Tech Cost Assess Tool

A costing assessment tool (CAT) has been added to NHS Improvement’s online costing assurance programme resources. The tool provides an assessment of the quality of a trust’s costing and the degree to which costing standards have been implemented. It should help costing practitioners to record and measure progress against the standards. It will also help NHS England and NHS Improvement to identify and share good practice and to assess the status of costing in the sector, informing decisions on national initiatives to improve costing quality. The information provided in the CAT may also form the basis of providers’ assessment under the costing assurance programme. The tool should be completed and submitted to NHS England and NHS Improvement by 20 September.

NHS England and NHS Improvement has outlined the steps for clinical commissioning groups to validate their 2018/19 year-end position to meet the mental health investment standard (MHIS). Under the standard, each clinical commissioning group must ensure their mental health spending rises at a faster rate than their overall programme funding. CCGs must publish a statement setting out if they have met the standard or not, validated by auditors. Under the standard, eligible expenditure excludes learning disabilities and dementia and should be adjusted for non-recurrent spend. It includes spending on main mental health provider contracts as well as mental health-related spend in other contracts, including smaller mental health providers, non-mental health providers and non-NHS providers.

 The NHS England and NHS Improvement pricing team is considering rolling over the price relativities used for the 2019/20 tariff into next year. The 2020 national tariff prices would still be subject to adjustments such as for inflation, efficiency and to meet the agreed cost base. But the relative difference between prices would not change unless there was a manual adjustment to address illogical relativities or other identified issues.
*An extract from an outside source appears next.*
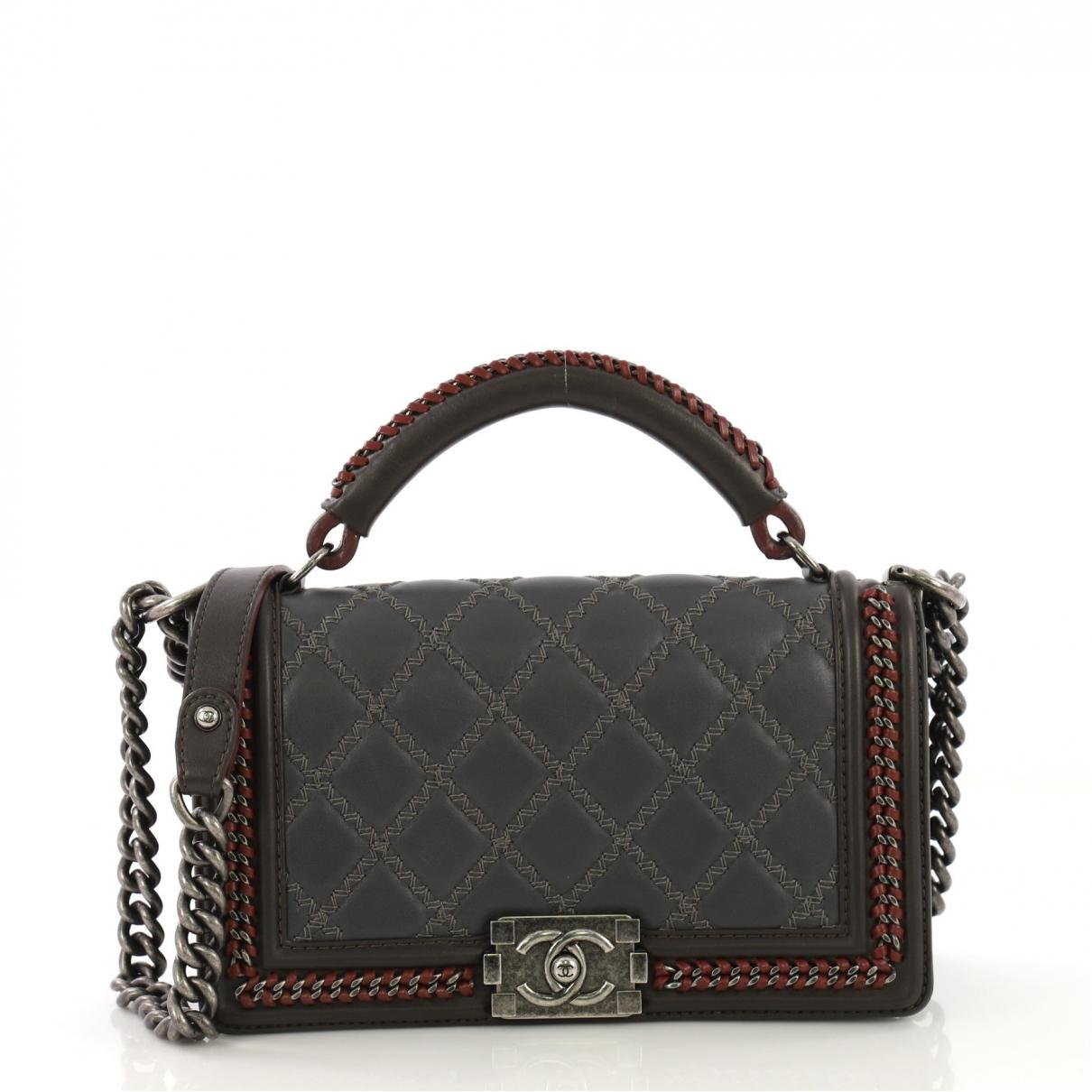 ae38dcd86980 Chanel. Women's Gray Pre-owned Boy Grey Leather Handbags. $5,625 From Vestiaire  Collective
The current tariff is based on the healthcare resource group HRG4+ currency design with the relativities informed by the 2016/17 reference costs. Feedback on the relativities and where corrections might be needed is due back, using an issued Excel spreadsheet, by the middle of July.

Trusts with non-clinical or clinical unregistered off-framework agency spend will be expected to eliminate this by September, NHS England and NHS Improvement has said. The bodies consulted on two proposals to restrict use of off-framework agency workers to fill non-clinical shifts and to restrict the use of admin and estates agency workers, with exemptions for special projects. While both proposals will go ahead, the national bodies have amended aspects, including creating a transition period to the new rules. As well as allowing three months for implementation, trusts will still be able to use break-glass arrangements for non-clinical workers if there are exceptional patient safety reasons. A similar transition has been set for admin workers, again with break-glass arrangements still applying. IT staff are also being exempted from the restriction.